Поэтому, если мы теперь рассмотрим разные по времени процессы выведения или конструирования того же самого мышления и обратим внимание на их исходные клеточки, то заметим, что в рамках содержательно-генетической логики все базировалось на схемах знакового замещения, а в 65-м году (рабо­ты, опубликованные в шестом и седьмом томиках) это были дру­гие исходные и результирующие конструкции. В 79-м году в работе, которая была сделана в Малаховке еще до игрового пери­ода, это третья модель.

Но что очень важно. Несмотря на то, что со временем та­кие конструкции могли сильно меняться, могли появляться прин­ципиально новые предметы (так, наряду с мышлением - деятельность), ГП постоянно создавал жесткую их преемствен­ность в виде прописывания последовательной и логичной исто­рии развития самого Кружка. Существовала невероятно жесткая установка, что каждая новая конструкция должна использовать в своем основании, как материал, старые знаковые формы и старые знаковые средства. Такой «священной коровой» была «схема за­мещения» и многое из того, что было построено на ее основе в содержательно-генетической логике. Хотя в дальнейшем появи­лись совершенно новые базовые методологические схемы и в том числе схемы, относящиеся к мышлению.

Подчеркну, что «диалектическая станковая живопись», ме­тодологическая схематизация непосредственно следуют за методом восхождения с его поэтапным развертыванием мыслительных конструкций на базе некоторой исходной клеточки. Клеточка как конструкция и следующие слои мыслительно-познавательных кон­струкций должны были быть как-то положены, изображены. И чем меньше они было очевидной «моделью» исследуемой действи­тельности, тем более они нуждались в определенной, внешне поло­женной фиксации.

Второй источник методологической схематизации вытека­ет из идеи «знакового замещения». На этапе содержательно-гене­тической логики мышление понималось в виде процессов знакового замещения и оперирования с таким образом получен­ной знаковой формой.
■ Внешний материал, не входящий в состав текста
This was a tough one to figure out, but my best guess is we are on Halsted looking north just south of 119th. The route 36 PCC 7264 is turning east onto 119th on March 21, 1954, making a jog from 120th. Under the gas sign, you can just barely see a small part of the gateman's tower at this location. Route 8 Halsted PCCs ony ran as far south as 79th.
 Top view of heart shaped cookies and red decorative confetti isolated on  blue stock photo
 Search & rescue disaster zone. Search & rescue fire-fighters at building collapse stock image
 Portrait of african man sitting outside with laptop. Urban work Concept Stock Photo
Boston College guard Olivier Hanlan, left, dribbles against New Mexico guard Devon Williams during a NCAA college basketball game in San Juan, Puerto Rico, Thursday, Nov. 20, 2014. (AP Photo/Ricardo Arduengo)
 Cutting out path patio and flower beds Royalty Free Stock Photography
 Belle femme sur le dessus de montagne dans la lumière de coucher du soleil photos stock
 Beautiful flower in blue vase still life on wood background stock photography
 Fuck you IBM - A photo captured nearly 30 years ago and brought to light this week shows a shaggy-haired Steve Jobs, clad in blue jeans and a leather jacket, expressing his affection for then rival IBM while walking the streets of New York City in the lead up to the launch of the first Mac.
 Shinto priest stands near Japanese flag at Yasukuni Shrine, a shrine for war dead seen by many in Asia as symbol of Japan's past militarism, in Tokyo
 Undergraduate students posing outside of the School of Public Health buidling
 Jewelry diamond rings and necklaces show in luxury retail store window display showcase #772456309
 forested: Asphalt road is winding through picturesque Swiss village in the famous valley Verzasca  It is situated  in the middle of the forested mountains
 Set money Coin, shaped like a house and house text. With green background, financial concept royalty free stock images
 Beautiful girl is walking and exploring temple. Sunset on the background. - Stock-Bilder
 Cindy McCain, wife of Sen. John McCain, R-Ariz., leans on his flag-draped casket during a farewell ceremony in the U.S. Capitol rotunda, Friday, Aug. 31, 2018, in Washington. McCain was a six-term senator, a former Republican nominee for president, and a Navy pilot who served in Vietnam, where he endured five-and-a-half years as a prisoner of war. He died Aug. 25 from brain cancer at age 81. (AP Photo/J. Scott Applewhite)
Но и от участников семинара ГП требовал рефлексивно оформленного следования жестким нормам мыш­ления, а тем самым, изображения этого мышления в схематизмах, подобных схемам знакового замещения. Другое дело, в какой ме­ре это требование могло быть строго выдержано, но установка на него всплывала постоянно.

И все же самым главным является то, что Московский мето­дологический кружок сумел создать принципиально новую техно­логию схематизации за счет процедур схематизации собственной деятельности в процессах групповой межпозиционной коммуни­кации. Схемы и онтологизация в этом случае являются прежде всего схематизацией рефлексии собственной коллективной дея­тельности в процессах ее критики и проблематизации. И с этой точки зрения данные схемы противостоят как «объектным» ис­следовательским схемам, которые известны традиционной науке, так и тем, которые разрабатывались в рамках «метода восхожде­ния от абстрактного к конкретному».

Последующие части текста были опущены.